═════ Recorded data ═════

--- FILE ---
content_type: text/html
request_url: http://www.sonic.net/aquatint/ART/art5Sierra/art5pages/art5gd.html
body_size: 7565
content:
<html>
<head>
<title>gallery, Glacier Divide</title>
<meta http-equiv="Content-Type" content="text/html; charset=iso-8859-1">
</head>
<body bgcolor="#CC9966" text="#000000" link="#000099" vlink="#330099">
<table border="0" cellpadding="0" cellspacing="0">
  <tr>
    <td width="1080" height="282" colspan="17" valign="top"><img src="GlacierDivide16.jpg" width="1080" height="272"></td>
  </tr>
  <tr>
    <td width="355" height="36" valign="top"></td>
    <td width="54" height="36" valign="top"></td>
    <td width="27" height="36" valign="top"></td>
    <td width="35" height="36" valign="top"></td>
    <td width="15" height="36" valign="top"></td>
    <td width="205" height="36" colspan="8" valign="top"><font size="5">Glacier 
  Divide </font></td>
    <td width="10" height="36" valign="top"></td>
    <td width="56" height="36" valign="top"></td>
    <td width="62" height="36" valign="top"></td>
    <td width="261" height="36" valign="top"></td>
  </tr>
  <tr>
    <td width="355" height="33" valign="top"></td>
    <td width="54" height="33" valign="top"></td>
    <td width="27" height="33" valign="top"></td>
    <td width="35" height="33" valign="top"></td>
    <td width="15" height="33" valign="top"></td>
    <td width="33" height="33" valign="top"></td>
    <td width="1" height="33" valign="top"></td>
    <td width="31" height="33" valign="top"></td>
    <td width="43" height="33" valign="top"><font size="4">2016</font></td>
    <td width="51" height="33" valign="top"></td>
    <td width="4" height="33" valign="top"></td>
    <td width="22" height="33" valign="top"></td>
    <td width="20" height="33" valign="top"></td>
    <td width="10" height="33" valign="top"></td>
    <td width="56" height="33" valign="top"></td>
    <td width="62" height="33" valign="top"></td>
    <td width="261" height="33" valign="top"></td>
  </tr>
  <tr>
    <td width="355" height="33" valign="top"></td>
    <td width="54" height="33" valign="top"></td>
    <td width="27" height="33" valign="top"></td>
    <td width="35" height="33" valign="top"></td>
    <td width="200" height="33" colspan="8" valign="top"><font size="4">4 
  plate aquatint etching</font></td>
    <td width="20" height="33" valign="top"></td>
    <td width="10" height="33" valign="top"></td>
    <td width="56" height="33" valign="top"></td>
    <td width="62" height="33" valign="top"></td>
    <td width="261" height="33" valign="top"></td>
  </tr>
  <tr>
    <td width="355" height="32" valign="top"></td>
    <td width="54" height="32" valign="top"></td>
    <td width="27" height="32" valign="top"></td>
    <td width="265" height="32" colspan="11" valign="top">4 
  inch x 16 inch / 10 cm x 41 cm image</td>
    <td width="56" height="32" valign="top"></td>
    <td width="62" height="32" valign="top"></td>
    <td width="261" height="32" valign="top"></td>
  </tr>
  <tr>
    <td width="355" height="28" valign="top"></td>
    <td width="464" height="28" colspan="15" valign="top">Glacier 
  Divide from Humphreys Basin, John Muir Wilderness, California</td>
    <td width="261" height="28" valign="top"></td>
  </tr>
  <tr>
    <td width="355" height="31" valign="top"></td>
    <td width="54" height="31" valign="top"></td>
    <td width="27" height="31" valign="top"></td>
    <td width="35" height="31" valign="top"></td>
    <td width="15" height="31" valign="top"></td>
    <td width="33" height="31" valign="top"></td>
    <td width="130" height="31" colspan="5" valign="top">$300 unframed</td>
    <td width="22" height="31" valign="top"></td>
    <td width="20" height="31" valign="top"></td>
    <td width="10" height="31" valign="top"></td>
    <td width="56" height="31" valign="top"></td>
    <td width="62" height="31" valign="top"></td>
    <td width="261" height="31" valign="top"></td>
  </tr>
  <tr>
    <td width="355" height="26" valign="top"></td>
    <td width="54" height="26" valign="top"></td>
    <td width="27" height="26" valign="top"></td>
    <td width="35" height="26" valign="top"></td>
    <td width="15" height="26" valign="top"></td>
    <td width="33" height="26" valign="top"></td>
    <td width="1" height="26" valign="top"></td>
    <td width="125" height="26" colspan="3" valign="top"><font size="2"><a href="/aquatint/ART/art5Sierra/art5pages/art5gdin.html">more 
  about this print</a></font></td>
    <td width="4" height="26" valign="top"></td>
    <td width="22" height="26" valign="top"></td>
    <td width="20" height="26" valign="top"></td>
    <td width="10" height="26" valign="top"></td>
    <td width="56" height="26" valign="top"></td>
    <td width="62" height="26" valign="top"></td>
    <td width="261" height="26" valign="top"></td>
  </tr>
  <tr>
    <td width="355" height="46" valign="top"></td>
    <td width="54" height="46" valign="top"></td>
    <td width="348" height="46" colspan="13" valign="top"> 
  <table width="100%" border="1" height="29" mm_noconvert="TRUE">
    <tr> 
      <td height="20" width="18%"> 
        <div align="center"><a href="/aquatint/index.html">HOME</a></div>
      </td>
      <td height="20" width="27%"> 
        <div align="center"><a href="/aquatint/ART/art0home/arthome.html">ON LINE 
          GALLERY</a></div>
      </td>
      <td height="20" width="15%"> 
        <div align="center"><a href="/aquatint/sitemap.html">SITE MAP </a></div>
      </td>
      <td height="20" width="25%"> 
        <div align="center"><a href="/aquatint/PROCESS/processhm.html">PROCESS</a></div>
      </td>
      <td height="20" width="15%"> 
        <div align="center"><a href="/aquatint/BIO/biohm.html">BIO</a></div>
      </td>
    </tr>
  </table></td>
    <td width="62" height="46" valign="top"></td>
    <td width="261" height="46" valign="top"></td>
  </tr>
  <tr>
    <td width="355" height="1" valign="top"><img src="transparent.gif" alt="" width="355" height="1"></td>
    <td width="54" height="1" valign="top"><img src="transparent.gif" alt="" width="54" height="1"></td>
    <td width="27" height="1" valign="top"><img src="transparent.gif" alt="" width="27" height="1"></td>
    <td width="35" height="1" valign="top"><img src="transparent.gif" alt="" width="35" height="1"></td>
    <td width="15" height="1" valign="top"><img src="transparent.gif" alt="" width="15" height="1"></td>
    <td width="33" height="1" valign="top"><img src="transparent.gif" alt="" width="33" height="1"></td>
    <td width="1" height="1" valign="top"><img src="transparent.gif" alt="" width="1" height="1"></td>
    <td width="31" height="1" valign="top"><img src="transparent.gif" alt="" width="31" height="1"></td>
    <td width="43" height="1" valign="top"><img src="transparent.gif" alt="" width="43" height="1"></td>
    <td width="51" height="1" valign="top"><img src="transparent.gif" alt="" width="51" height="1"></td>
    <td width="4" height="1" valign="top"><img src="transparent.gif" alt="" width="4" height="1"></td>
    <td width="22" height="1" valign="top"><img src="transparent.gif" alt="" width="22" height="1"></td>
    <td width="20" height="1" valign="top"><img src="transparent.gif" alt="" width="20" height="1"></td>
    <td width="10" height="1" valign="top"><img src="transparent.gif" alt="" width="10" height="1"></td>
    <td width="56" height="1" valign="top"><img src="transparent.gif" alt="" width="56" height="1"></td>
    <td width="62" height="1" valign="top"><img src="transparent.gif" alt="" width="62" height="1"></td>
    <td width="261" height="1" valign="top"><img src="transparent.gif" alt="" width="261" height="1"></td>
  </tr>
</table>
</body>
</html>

═════

__Description of the task__
Retype every line of the material above without altering anything.

__Solution to the problem__
--- FILE ---
content_type: text/html
request_url: http://www.sonic.net/aquatint/ART/art5Sierra/art5pages/art5gd.html
body_size: 7565
content:
<html>
<head>
<title>gallery, Glacier Divide</title>
<meta http-equiv="Content-Type" content="text/html; charset=iso-8859-1">
</head>
<body bgcolor="#CC9966" text="#000000" link="#000099" vlink="#330099">
<table border="0" cellpadding="0" cellspacing="0">
  <tr>
    <td width="1080" height="282" colspan="17" valign="top"><img src="GlacierDivide16.jpg" width="1080" height="272"></td>
  </tr>
  <tr>
    <td width="355" height="36" valign="top"></td>
    <td width="54" height="36" valign="top"></td>
    <td width="27" height="36" valign="top"></td>
    <td width="35" height="36" valign="top"></td>
    <td width="15" height="36" valign="top"></td>
    <td width="205" height="36" colspan="8" valign="top"><font size="5">Glacier 
  Divide </font></td>
    <td width="10" height="36" valign="top"></td>
    <td width="56" height="36" valign="top"></td>
    <td width="62" height="36" valign="top"></td>
    <td width="261" height="36" valign="top"></td>
  </tr>
  <tr>
    <td width="355" height="33" valign="top"></td>
    <td width="54" height="33" valign="top"></td>
    <td width="27" height="33" valign="top"></td>
    <td width="35" height="33" valign="top"></td>
    <td width="15" height="33" valign="top"></td>
    <td width="33" height="33" valign="top"></td>
    <td width="1" height="33" valign="top"></td>
    <td width="31" height="33" valign="top"></td>
    <td width="43" height="33" valign="top"><font size="4">2016</font></td>
    <td width="51" height="33" valign="top"></td>
    <td width="4" height="33" valign="top"></td>
    <td width="22" height="33" valign="top"></td>
    <td width="20" height="33" valign="top"></td>
    <td width="10" height="33" valign="top"></td>
    <td width="56" height="33" valign="top"></td>
    <td width="62" height="33" valign="top"></td>
    <td width="261" height="33" valign="top"></td>
  </tr>
  <tr>
    <td width="355" height="33" valign="top"></td>
    <td width="54" height="33" valign="top"></td>
    <td width="27" height="33" valign="top"></td>
    <td width="35" height="33" valign="top"></td>
    <td width="200" height="33" colspan="8" valign="top"><font size="4">4 
  plate aquatint etching</font></td>
    <td width="20" height="33" valign="top"></td>
    <td width="10" height="33" valign="top"></td>
    <td width="56" height="33" valign="top"></td>
    <td width="62" height="33" valign="top"></td>
    <td width="261" height="33" valign="top"></td>
  </tr>
  <tr>
    <td width="355" height="32" valign="top"></td>
    <td width="54" height="32" valign="top"></td>
    <td width="27" height="32" valign="top"></td>
    <td width="265" height="32" colspan="11" valign="top">4 
  inch x 16 inch / 10 cm x 41 cm image</td>
    <td width="56" height="32" valign="top"></td>
    <td width="62" height="32" valign="top"></td>
    <td width="261" height="32" valign="top"></td>
  </tr>
  <tr>
    <td width="355" height="28" valign="top"></td>
    <td width="464" height="28" colspan="15" valign="top">Glacier 
  Divide from Humphreys Basin, John Muir Wilderness, California</td>
    <td width="261" height="28" valign="top"></td>
  </tr>
  <tr>
    <td width="355" height="31" valign="top"></td>
    <td width="54" height="31" valign="top"></td>
    <td width="27" height="31" valign="top"></td>
    <td width="35" height="31" valign="top"></td>
    <td width="15" height="31" valign="top"></td>
    <td width="33" height="31" valign="top"></td>
    <td width="130" height="31" colspan="5" valign="top">$300 unframed</td>
    <td width="22" height="31" valign="top"></td>
    <td width="20" height="31" valign="top"></td>
    <td width="10" height="31" valign="top"></td>
    <td width="56" height="31" valign="top"></td>
    <td width="62" height="31" valign="top"></td>
    <td width="261" height="31" valign="top"></td>
  </tr>
  <tr>
    <td width="355" height="26" valign="top"></td>
    <td width="54" height="26" valign="top"></td>
    <td width="27" height="26" valign="top"></td>
    <td width="35" height="26" valign="top"></td>
    <td width="15" height="26" valign="top"></td>
    <td width="33" height="26" valign="top"></td>
    <td width="1" height="26" valign="top"></td>
    <td width="125" height="26" colspan="3" valign="top"><font size="2"><a href="/aquatint/ART/art5Sierra/art5pages/art5gdin.html">more 
  about this print</a></font></td>
    <td width="4" height="26" valign="top"></td>
    <td width="22" height="26" valign="top"></td>
    <td width="20" height="26" valign="top"></td>
    <td width="10" height="26" valign="top"></td>
    <td width="56" height="26" valign="top"></td>
    <td width="62" height="26" valign="top"></td>
    <td width="261" height="26" valign="top"></td>
  </tr>
  <tr>
    <td width="355" height="46" valign="top"></td>
    <td width="54" height="46" valign="top"></td>
    <td width="348" height="46" colspan="13" valign="top"> 
  <table width="100%" border="1" height="29" mm_noconvert="TRUE">
    <tr> 
      <td height="20" width="18%"> 
        <div align="center"><a href="/aquatint/index.html">HOME</a></div>
      </td>
      <td height="20" width="27%"> 
        <div align="center"><a href="/aquatint/ART/art0home/arthome.html">ON LINE 
          GALLERY</a></div>
      </td>
      <td height="20" width="15%"> 
        <div align="center"><a href="/aquatint/sitemap.html">SITE MAP </a></div>
      </td>
      <td height="20" width="25%"> 
        <div align="center"><a href="/aquatint/PROCESS/processhm.html">PROCESS</a></div>
      </td>
      <td height="20" width="15%"> 
        <div align="center"><a href="/aquatint/BIO/biohm.html">BIO</a></div>
      </td>
    </tr>
  </table></td>
    <td width="62" height="46" valign="top"></td>
    <td width="261" height="46" valign="top"></td>
  </tr>
  <tr>
    <td width="355" height="1" valign="top"><img src="transparent.gif" alt="" width="355" height="1"></td>
    <td width="54" height="1" valign="top"><img src="transparent.gif" alt="" width="54" height="1"></td>
    <td width="27" height="1" valign="top"><img src="transparent.gif" alt="" width="27" height="1"></td>
    <td width="35" height="1" valign="top"><img src="transparent.gif" alt="" width="35" height="1"></td>
    <td width="15" height="1" valign="top"><img src="transparent.gif" alt="" width="15" height="1"></td>
    <td width="33" height="1" valign="top"><img src="transparent.gif" alt="" width="33" height="1"></td>
    <td width="1" height="1" valign="top"><img src="transparent.gif" alt="" width="1" height="1"></td>
    <td width="31" height="1" valign="top"><img src="transparent.gif" alt="" width="31" height="1"></td>
    <td width="43" height="1" valign="top"><img src="transparent.gif" alt="" width="43" height="1"></td>
    <td width="51" height="1" valign="top"><img src="transparent.gif" alt="" width="51" height="1"></td>
    <td width="4" height="1" valign="top"><img src="transparent.gif" alt="" width="4" height="1"></td>
    <td width="22" height="1" valign="top"><img src="transparent.gif" alt="" width="22" height="1"></td>
    <td width="20" height="1" valign="top"><img src="transparent.gif" alt="" width="20" height="1"></td>
    <td width="10" height="1" valign="top"><img src="transparent.gif" alt="" width="10" height="1"></td>
    <td width="56" height="1" valign="top"><img src="transparent.gif" alt="" width="56" height="1"></td>
    <td width="62" height="1" valign="top"><img src="transparent.gif" alt="" width="62" height="1"></td>
    <td width="261" height="1" valign="top"><img src="transparent.gif" alt="" width="261" height="1"></td>
  </tr>
</table>
</body>
</html>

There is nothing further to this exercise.